Как бы резвяся и играя, собачье стадо ликующе ринулось к нам. Бобики и барбосы разметали белевшие в траве листы бумаги со стихами, пронеслись по расставленным тарелкам, опрокинули открытую бутылку, разбросали в разные стороны вилки и стаканы, вмиг уничтожили сыр, ветчину, хлеб, даже оливки сожрали вместе с косточками, будто это для них мы накрыли стол.
— Убирайтесь! — возмутился Том и бесстрашно отпихнул ладонью попавшуюся под руку кудлатую псину.
Собачонка взвизгнула и затрусила в сторону.
— Don’t touch my dogs! — с неожиданной злобой вскричал вдруг собачий поводырь.
Что-то гневно лопоча по-японски, он собрал своих питомцев в кулак и, как продавец упирающихся и подвывающих воздушных шаров, поволок их прочь, пристроив к уху телефон и сердито на нас оглядываясь.
— Куда это он звонит? — с тревогой пробормотал мой товарищ.
И вдруг из-за деревьев, как курительная трубка, появился вертолет и, увеличиваясь в размерах и рычании, завис над крепостью.

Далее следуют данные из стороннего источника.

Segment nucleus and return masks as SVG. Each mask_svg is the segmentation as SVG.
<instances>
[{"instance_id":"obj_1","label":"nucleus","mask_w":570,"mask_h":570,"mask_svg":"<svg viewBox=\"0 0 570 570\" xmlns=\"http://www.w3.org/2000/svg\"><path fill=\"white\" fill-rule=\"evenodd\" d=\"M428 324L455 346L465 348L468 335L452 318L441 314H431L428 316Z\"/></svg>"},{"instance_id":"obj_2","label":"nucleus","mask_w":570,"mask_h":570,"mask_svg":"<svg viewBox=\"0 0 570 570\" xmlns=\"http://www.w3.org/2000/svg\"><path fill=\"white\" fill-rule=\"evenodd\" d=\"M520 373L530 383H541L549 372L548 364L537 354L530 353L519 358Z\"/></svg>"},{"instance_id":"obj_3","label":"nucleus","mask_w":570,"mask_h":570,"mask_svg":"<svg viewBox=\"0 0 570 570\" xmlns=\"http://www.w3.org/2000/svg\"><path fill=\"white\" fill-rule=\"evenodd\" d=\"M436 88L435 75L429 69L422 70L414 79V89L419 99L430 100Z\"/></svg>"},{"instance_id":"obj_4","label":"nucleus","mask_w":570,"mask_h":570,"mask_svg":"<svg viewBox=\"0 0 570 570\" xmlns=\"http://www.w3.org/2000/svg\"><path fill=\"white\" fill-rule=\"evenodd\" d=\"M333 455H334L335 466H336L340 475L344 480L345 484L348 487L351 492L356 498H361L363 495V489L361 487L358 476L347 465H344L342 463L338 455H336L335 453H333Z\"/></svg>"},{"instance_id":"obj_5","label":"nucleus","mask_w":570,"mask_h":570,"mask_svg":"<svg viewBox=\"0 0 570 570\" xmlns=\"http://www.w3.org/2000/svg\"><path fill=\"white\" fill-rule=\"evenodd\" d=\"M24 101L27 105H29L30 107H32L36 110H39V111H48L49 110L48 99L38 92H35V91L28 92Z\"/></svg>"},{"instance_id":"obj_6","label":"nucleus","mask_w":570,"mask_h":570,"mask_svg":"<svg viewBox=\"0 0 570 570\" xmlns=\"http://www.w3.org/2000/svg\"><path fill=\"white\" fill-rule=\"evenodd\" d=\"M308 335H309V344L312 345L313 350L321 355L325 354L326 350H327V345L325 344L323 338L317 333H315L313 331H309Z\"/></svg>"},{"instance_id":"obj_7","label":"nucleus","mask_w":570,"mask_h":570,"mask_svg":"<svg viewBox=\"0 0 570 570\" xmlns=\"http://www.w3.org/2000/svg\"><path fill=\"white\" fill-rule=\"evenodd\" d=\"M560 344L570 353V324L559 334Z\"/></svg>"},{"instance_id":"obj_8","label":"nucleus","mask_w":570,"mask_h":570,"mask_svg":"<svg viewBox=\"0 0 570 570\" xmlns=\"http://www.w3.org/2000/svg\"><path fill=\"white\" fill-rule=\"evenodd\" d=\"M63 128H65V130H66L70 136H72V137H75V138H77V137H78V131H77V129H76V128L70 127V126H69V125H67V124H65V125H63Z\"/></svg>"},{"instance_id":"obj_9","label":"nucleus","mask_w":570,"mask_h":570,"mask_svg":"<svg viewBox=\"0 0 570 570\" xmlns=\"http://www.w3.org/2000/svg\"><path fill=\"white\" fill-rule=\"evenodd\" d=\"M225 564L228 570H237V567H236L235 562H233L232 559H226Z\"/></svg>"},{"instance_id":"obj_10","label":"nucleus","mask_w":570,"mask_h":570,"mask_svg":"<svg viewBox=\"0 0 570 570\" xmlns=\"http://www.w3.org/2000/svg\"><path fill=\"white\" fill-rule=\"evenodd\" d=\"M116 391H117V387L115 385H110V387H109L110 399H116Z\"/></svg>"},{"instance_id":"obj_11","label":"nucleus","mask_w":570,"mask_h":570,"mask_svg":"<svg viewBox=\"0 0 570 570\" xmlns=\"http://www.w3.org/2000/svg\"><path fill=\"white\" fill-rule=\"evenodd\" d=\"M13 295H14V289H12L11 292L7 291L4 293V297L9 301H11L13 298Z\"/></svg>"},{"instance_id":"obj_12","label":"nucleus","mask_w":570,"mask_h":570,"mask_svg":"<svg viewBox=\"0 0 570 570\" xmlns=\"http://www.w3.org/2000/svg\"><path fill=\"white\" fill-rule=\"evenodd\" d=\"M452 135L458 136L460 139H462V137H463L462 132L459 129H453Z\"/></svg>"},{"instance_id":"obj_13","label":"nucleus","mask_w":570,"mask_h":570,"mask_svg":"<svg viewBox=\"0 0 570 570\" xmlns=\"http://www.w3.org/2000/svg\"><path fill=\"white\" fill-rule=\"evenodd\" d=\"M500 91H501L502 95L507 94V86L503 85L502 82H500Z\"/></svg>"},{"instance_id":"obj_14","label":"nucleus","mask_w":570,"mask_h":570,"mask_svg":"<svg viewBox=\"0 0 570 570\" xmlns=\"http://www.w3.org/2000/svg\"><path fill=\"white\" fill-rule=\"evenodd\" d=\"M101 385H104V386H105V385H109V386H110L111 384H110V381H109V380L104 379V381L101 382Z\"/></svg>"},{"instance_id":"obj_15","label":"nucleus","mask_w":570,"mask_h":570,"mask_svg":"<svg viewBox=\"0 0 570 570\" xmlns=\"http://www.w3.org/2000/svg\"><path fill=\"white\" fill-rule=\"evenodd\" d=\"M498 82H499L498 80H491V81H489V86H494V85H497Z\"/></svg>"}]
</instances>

— Бежим! — в страхе вскочил Том.
Пестрый сор голубей разлетался из-под наших ног. Вороны опускали синие веки. Хотелось уменьшиться, провалиться под землю. Трава кричала что-то нам вслед. Но разве ее услышишь за рокотом мотора?
Летучим вентилятором вздыбило и разворошило зеленые сумерки. Никаких призраков в них не было. Чужая страна лежала вокруг, и надо было начинать в ней жить, не обманывая себя тем, что всех, кого мы любили, мы забрали с собой.
Прощай, друг мой Том! Встретимся на бастионе.
Тени на холме
За овальным холмом, украшенным двумя живописно искривленными соснами — их, похоже, выкручивала не просто дюжая прачка, а прачка-пейзажист, — открылся расчерченный разноцветными линиями корт в зеленой проволочной ограде. На следующий день я предложил японским студентам играть там в теннис.
— Условимся, на корте говорить только по-русски. Будет дополнительная практика для вас!
Студенты посовещались, сходили к заведующему русским отделением профессору Токухиро, и с тех пор по воскресеньям, с утра, когда воробьи вопят, как американские горки, мы собирались в кампусе для выезда на теннис.
Приподнятое настроение охватывало меня при виде юношей и девушек в спортивных шортах с голыми наивными коленками, без всяких скучных словарей, учебников и тетрадей. Заведующий отделением, который наверняка появился на свет в твердом костюме, галстуке и похоронных запонках из оникса, представал теперь в вытянутых штанах с лампасами и выглядел так по-домашнему, что ему не хватало только кота у ног.
Корзины с яркими, как сигнальные ракеты, желтыми мячами, бутылки с водой и зеленым чаем лезли в багажники, и машины наперебой хлопали дверцами. Я садился впереди рядом с профессором и весело ждал обычного разговора.
— Хороший день, — осторожно начинал Токухиро.
— Очень, — кивал я. — По прогнозу будет двадцать семь.
— Не жарко.
— Совсем не жарко. Приятно будет играть!
— Ветра нет.
— Полная тишина.
— И на небе ни облачка, — инспектировал он небо.
— Ни единого.
Безопасный и уютный, как гора тюфяков, разговор рушился из-за любого неуместного замечания. В первую поездку мне бросилось в глаза аккуратное здание кремового цвета без единого окна.
— Нет ни окон, ни дверей, полна горница людей, — шутливо продекламировал я. — Что это?
— Тюрьма, — ошарашенно ответил профессор. — Хотите сюда?
В другой раз я показал на округлый холм с соснами, на котором сидели держащиеся за руки влюбленные:
— Красиво здесь!
— Самоубийцам тоже нравится, — подумав, изрек Токухиро. — Они тут часто вешаются.
Не сразу до меня дошло, что застегнутый на все пуговицы и запонки профессор предпочитает говорить исключительно о погоде не в силу своей ледяной чопорности, а потому, что, редко общаясь с русскими, боится не понять меня и опростоволоситься.
— Чего вам не хватает в Японии? — застенчиво спросил он как-то.
— Родных могил, — в порыве откровенности признался я.
— Не беспокойтесь! — заботливо сказал он. — Вы еще заработаете денег, чтобы купить себе место на кладбище.
В сезон дождей вокруг корта, как елочные игрушки, висят шарики с намалеванными на них улыбающимися рожицами. Это амулеты против дождя. Меня дождь не пугает. Однажды в грозу и ливень я играл с раскрытым зонтиком в руке и студентам тоже не дал разбежаться по машинам. Но хозяин корта знает: не все такие отчаянные теннисисты, как мы.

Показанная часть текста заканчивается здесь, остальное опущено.